When visitors learn that The Amazing Explorers Academy utilizes a STEAM-based curriculum in its prekindergarten and daycare programs, the first question they usually ask is, “What is STEAM?”
STEAM is an acronym that stands for “Science, Technology, Engineering, the Arts, and Mathematics”, which form the core around which all of our early childhood education programs are focused. This almost invariably leads to the question, “Wait, aren’t these concepts too advanced for the minds of young children?”
The answer is an unqualified: “No.”
STEAM Is All Around Us
The fact of the matter is that the concepts included in The Amazing Explorers Academy STEAM curriculum are actually part of our everyday life. They don’t necessarily focus on advanced or complicated concepts like architectural design or the technical aspects of how computers work.

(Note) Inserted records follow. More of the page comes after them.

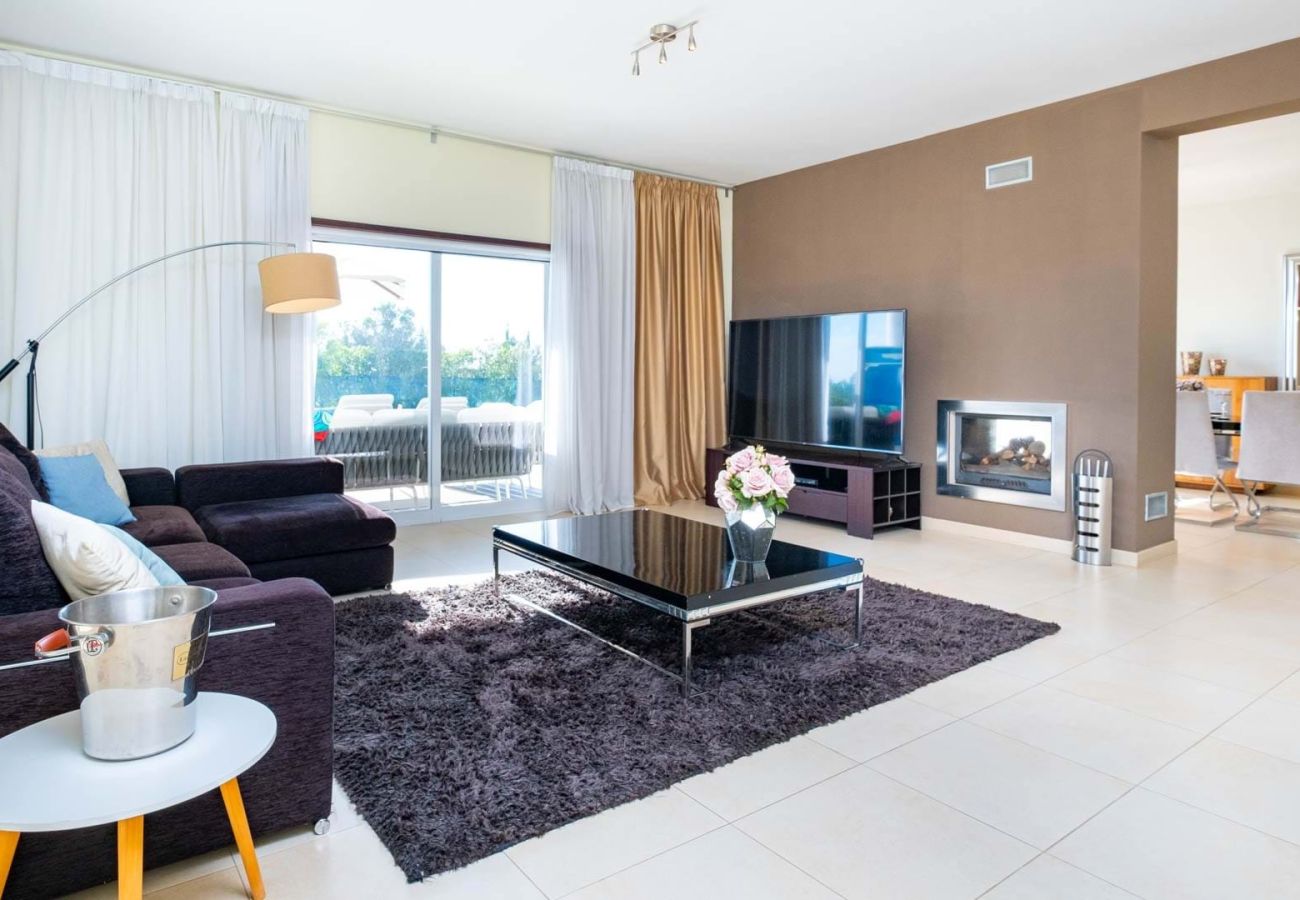 Villa en Loulé - VILLA CABANITA Villa en Loulé - VILLA CABANITA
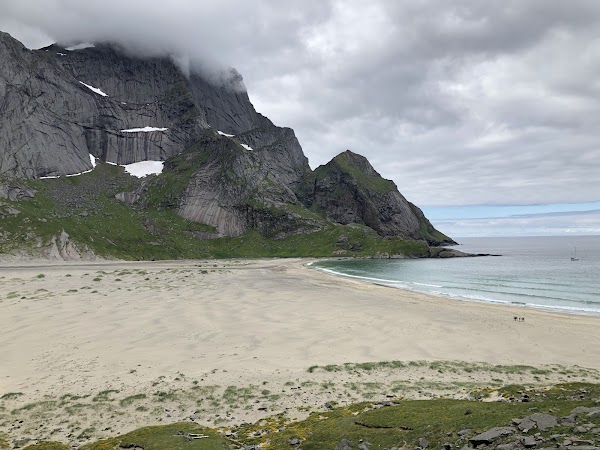 Bunes Beach 4
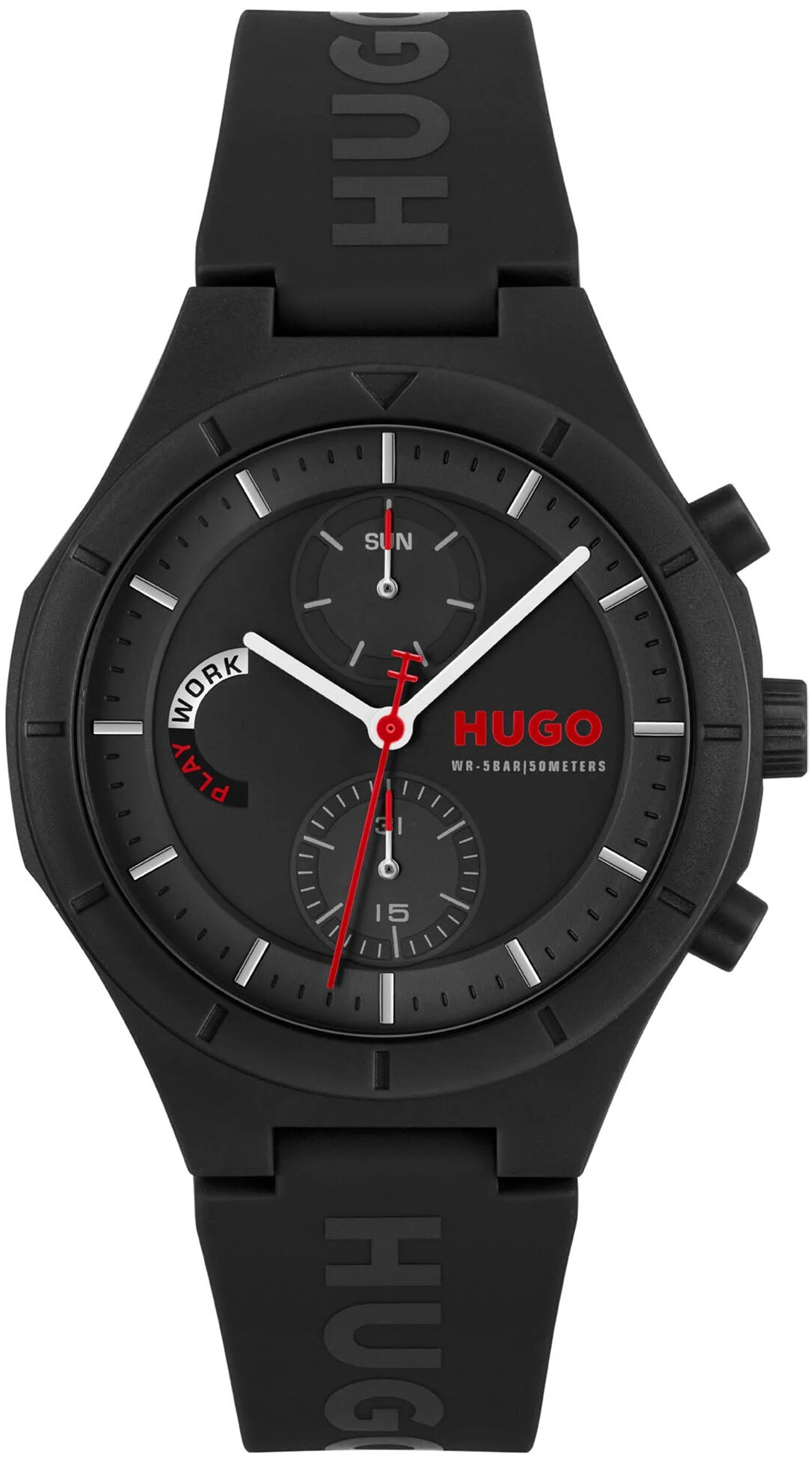 Hugo Boss Lit Multi 1530402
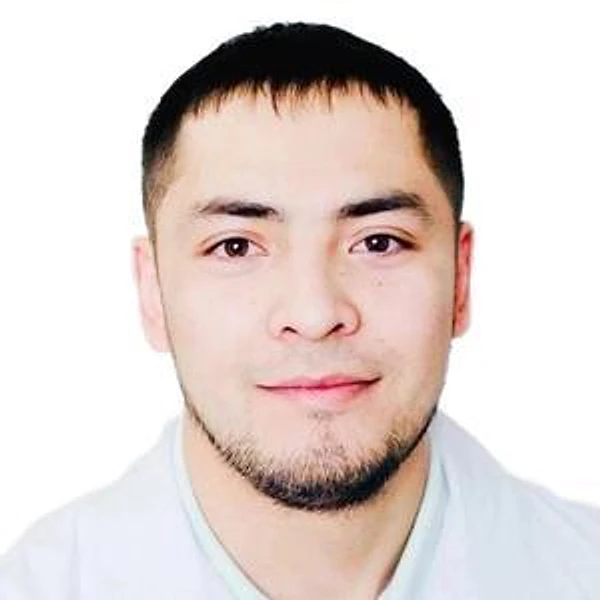 Мамадалиев Жасур Муйдинжанович — Детский офтальмолог, Офтальмолог (окулист), Новосибирск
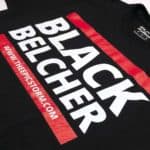Black Belcher Shirt 3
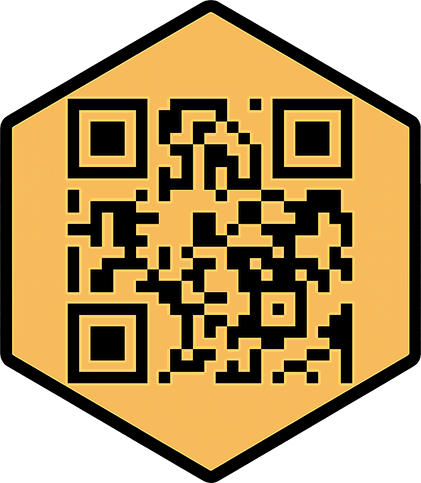 QR для короткой ссылки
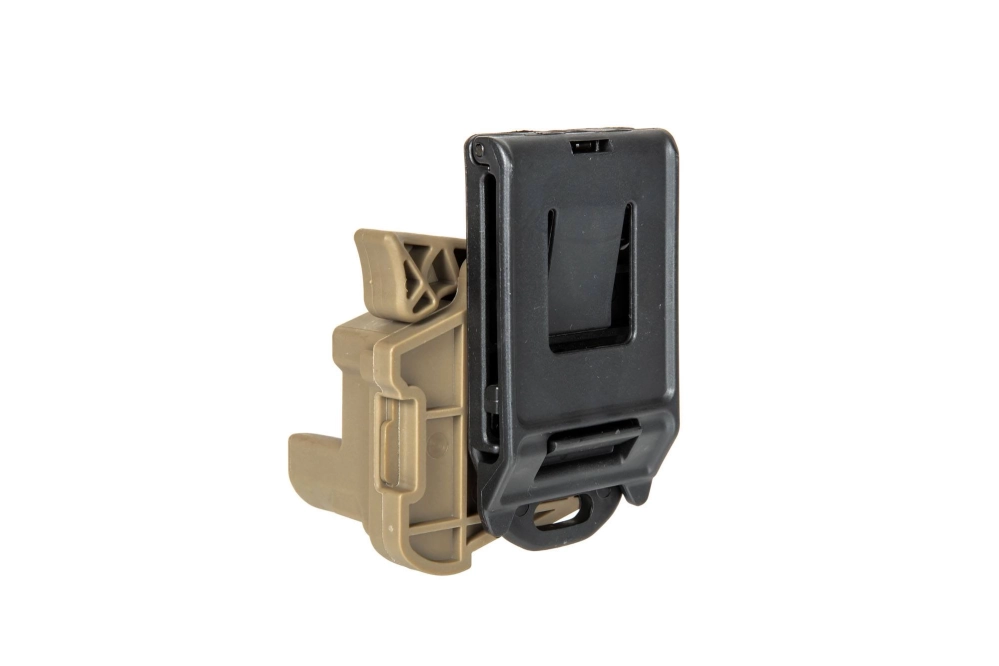 Kabura na pistolet AACP01 - Tan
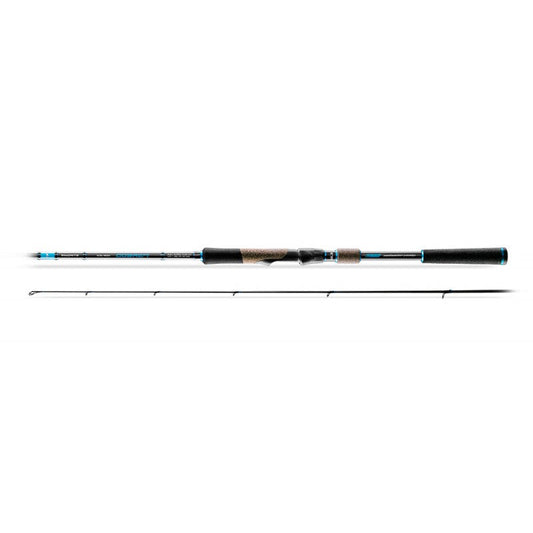 Favorite Cobalt - spinning rod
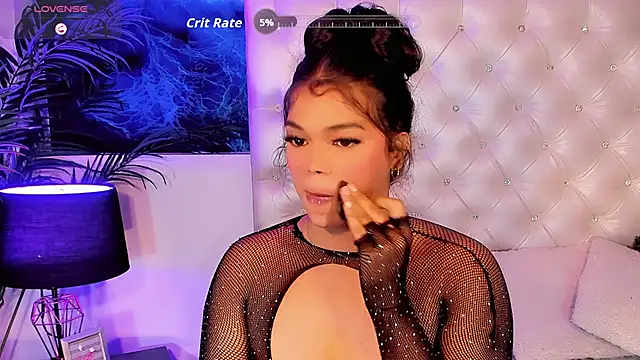 Keira_Fox31 webcam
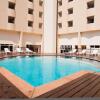 Отель Blue Tree Towers All Suites Santo Andre, фото 36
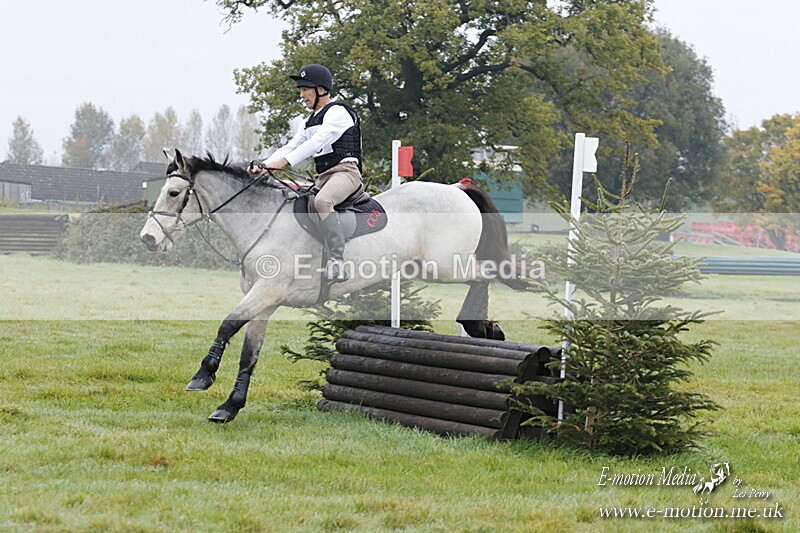 WWHT 181020 WWHT 181020 061 - WWEC Novice Restricted (0.80m) 18/10/20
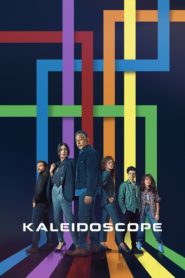 Nonton Kaleidoscope 2023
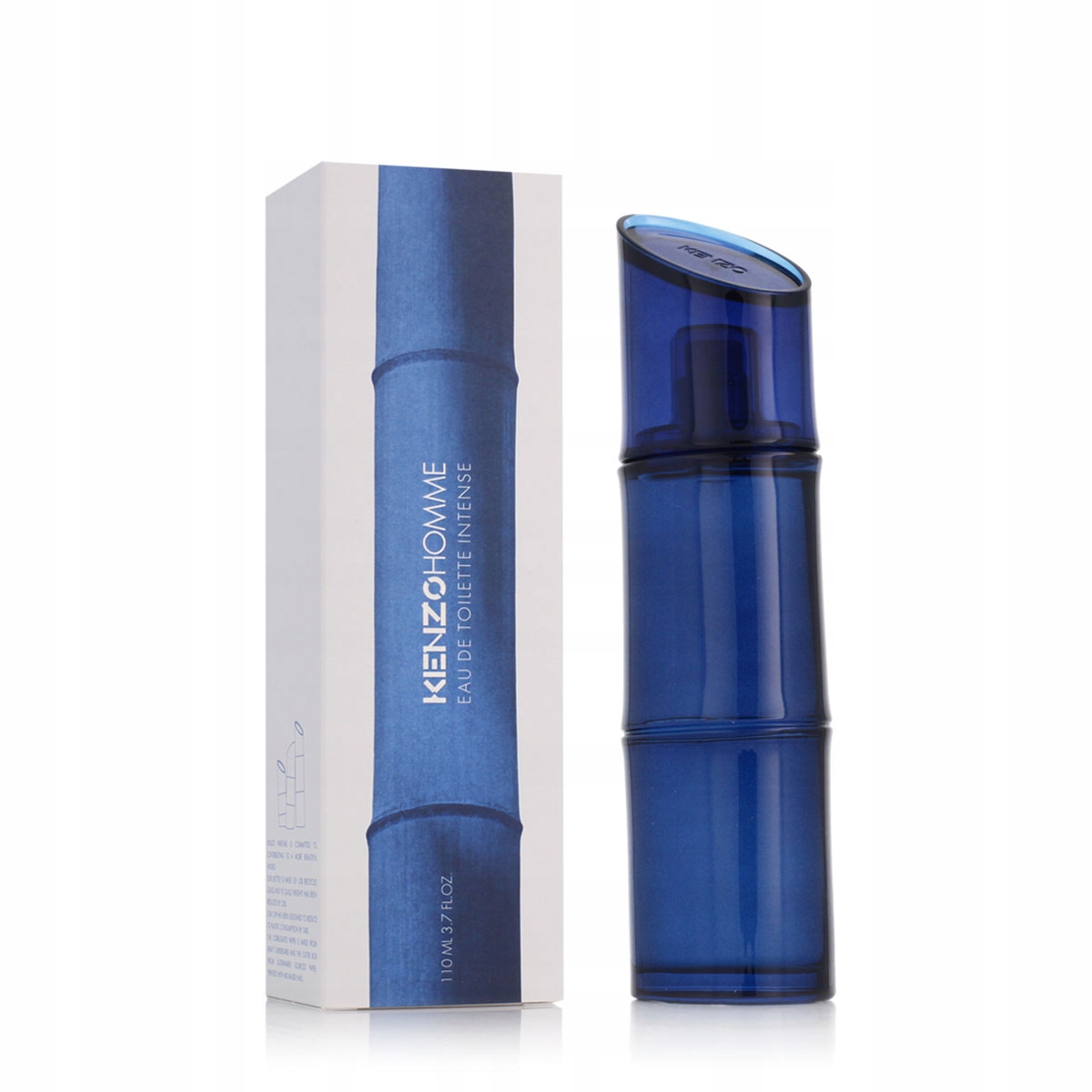 Kenzo Homme Edt Intense 110 ml M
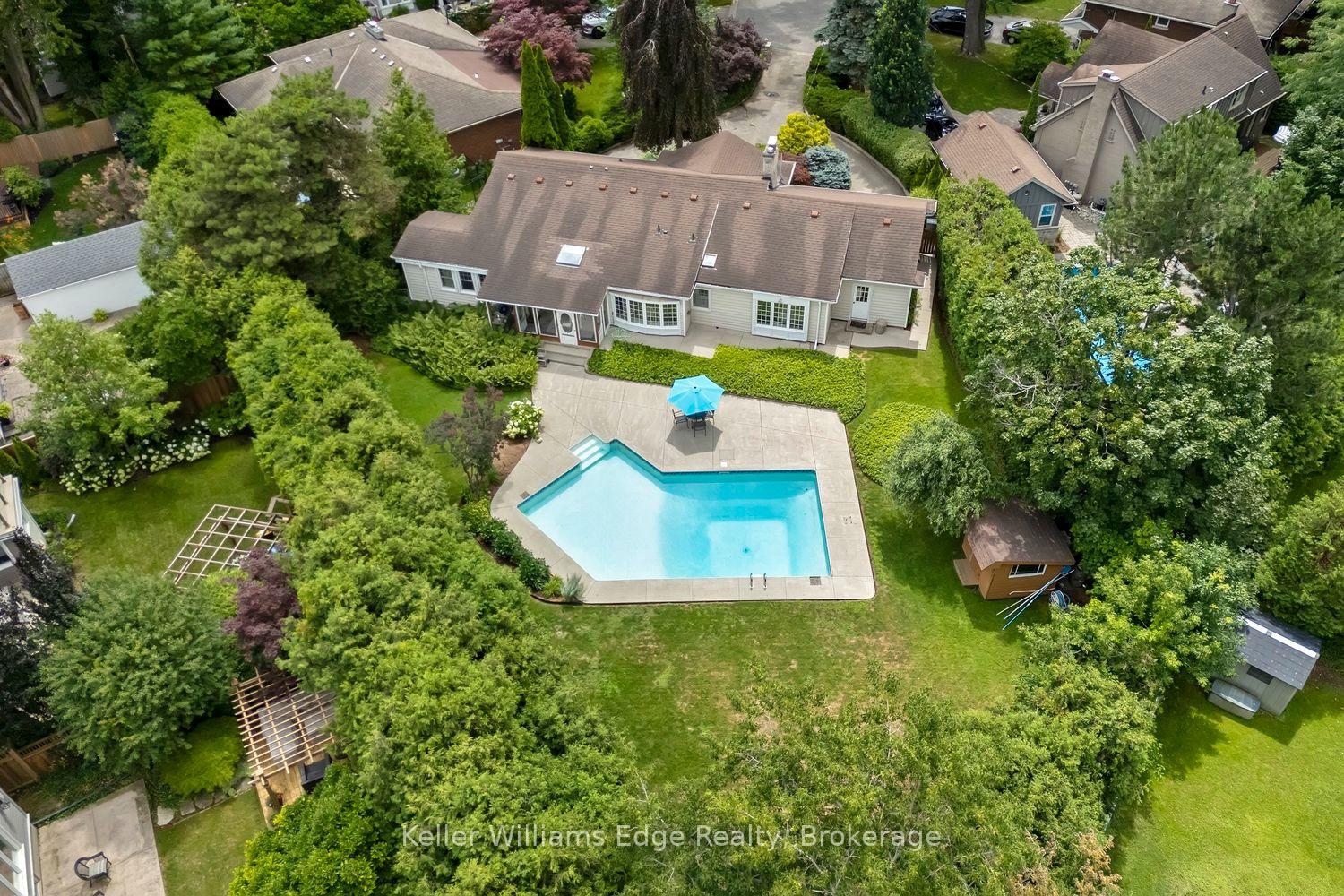 Photo 1 of 2057 Halton Place, Burlington, Brant — HOMEH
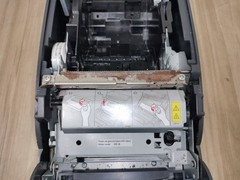 EPSON TM-U220B M188B Dot Matrix Kitchen/Bar POS Receipt Printer Network Ethernet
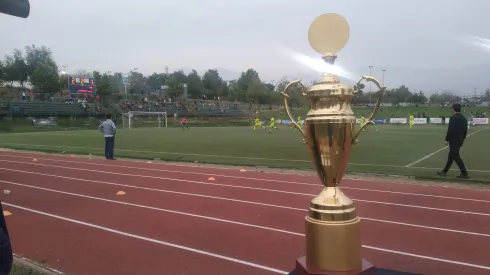 La ANFA tomó acciones tras graves denuncias contra los árbitros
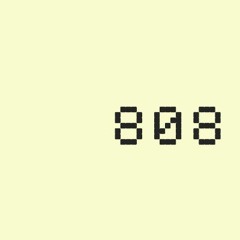 Area 808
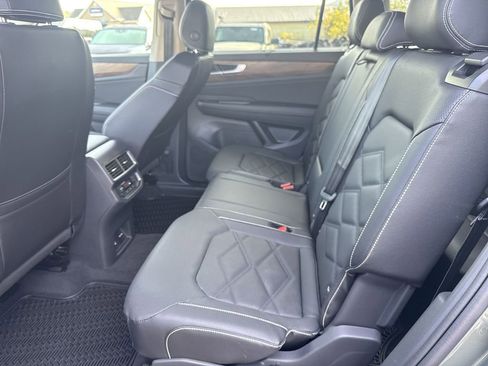 New 2026 Volkswagen Atlas SE AWD/4WD image 28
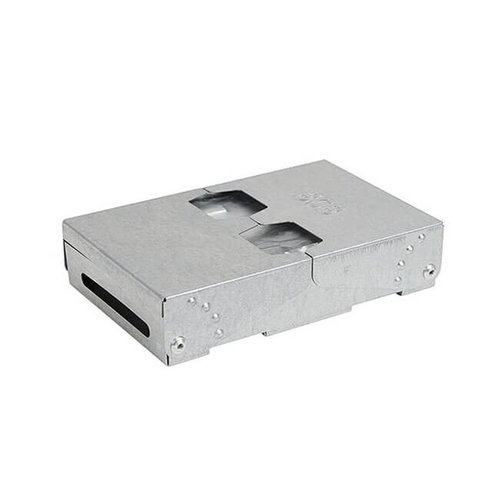 Fostex Draagbare Kookplaat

Instead, STEAM learning includes things like shapes, filling and emptying containers of different sizes, and combining different colored paints to form new colors. These are lessons that are taught in a fun and interactive way such as building “forts” out of cardboard boxes, or pouring liquids and other materials in and out of containers of different sizes.
Children’s everyday activities require them to use STEAM-based skills even if we don’t always think of them in that way.
Loving to Learn
The Amazing Explorers Academy encourages children to develop a lifelong love of learning even at a very early age. We provide learning opportunities and materials that support discovery and exploration. And all of our STEAM-based learnings are interactive, exploration-based, and highly enjoyable for kids.
Plus, when children share the experience of learning and discovery with other children their own age, it fosters social skills, language development, and building interpersonal relationships that can be sustained throughout their entire lives.
STEAM may sound intimidating at first, but it’s really not. It simply describes the fun, interactive, and discovery-based learning tools we use to help children learn to love learning itself.